On Friday, hundreds of thousands of young people—and maybe a few adults as well—skipped out on what they were supposed to be doing for a Global Climate Strike. And whether we agree with their goals, which can seem unfocused and unrealistic at times, we need to pay attention because the stock market is listening.
In a report released this past week, Deutsche Bank quantified just how much climate change matters. According to its research, stocks that reported positive climate-change news outperformed the
MSCI World Index
by 0.8 percentage point a year over the 12-year period for which the bank has data. The companies with negative climate change news, on the other hand, underperformed by 0.3 percentage point.
Companies with improving climate headlines do even better, outperforming the MSCI World Index by 1.4 percentage points. The Deutsche Bank team’s conclusion: “Small climate change news makes a big difference.”

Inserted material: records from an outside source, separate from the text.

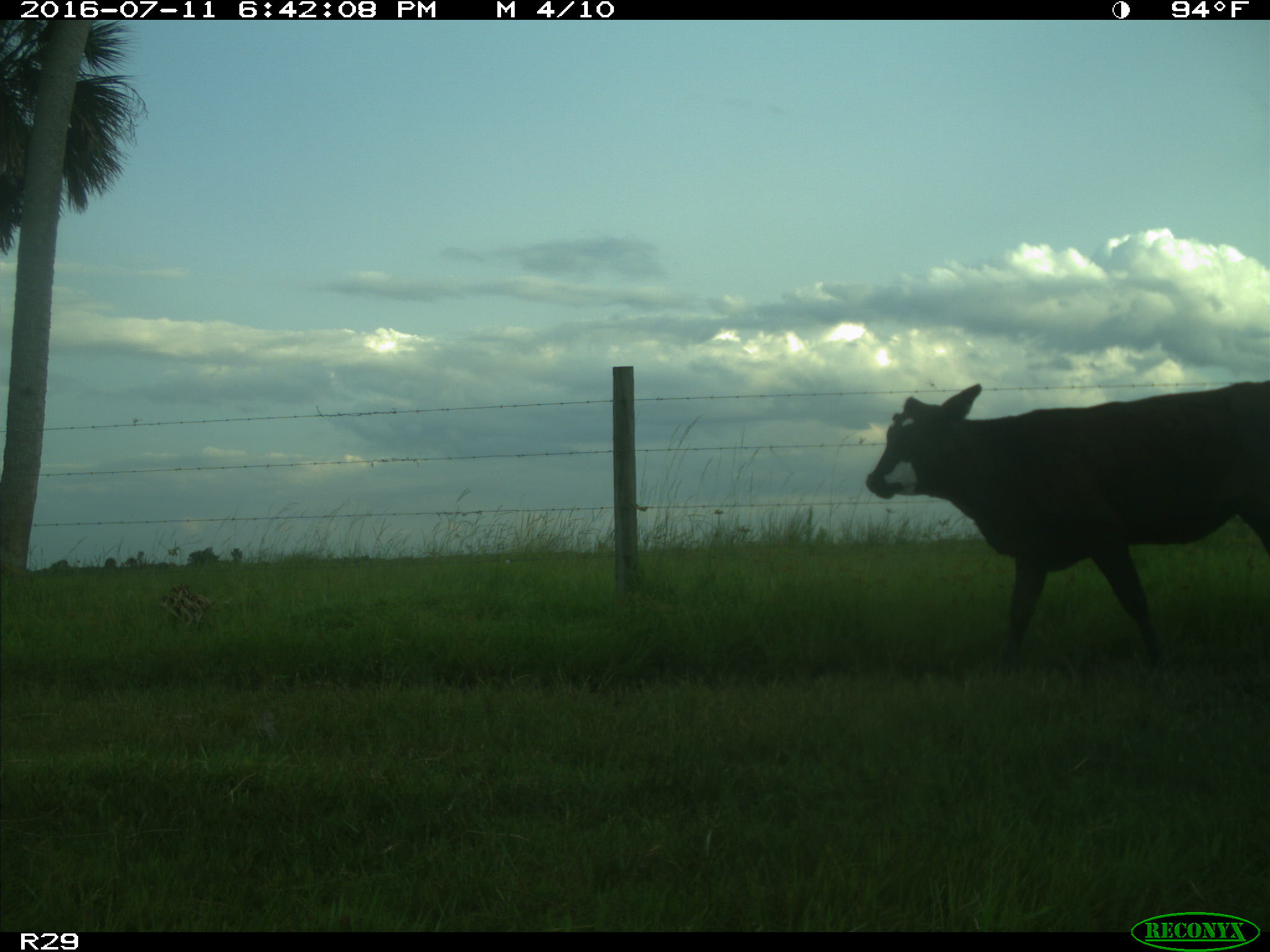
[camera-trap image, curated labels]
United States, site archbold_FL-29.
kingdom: Animalia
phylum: Chordata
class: Mammalia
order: Artiodactyla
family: Bovidae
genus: Bos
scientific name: Bos taurus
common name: domestic cow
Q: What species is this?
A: Bos taurus (domestic cow).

Sector and overall direction also have an impact on how stocks respond to climate-change news. The stocks that are most impacted by company-specific climate-change news aren’t from sectors like energy, materials, and utilities, but technology, consumer staples, and health care instead. Investors also tend to ignore negative climate-change news when markets are heading lower—perhaps because they have more immediate worries.
“[Equity] investors are more sensitive to negative corporate environmental news when times are good, but are less discerning when the wider market is experiencing turbulence,” the authors observe.
Still, the impact of climate-change news on the market should continue to grow as more money is dedicated to environmental, social, and governance, or ESG, investing. “It seems certain that positive and negative share price effect…will amplify themselves in the future,” Deutsche Bank argues.
Wall Street clearly doesn’t want to be left behind (or maybe it just sees another market for its research?). Reports on climate change appear almost daily, and they touch on everything from broad sectors—Morgan Stanley’s “deep dive into decarbonization” at utilities notes that
(AES) “stand out across our North American Utilities coverage”—to narrower notes, such as Jefferies’ observation that “global climate change presents the [property and casualty insurance] sector with material increases in risk.”
In the Trader column, results are all that matter. That’s why we pay attention to all the different ways investors are trying to get an edge in the market—from buying cheap stocks to buying fast-growing ones, and from buying momentum stocks to making contrarian bets, it’s all fair game. Now, the market is telling us that climate change matters. We can either listen—or just wait for the next bear market.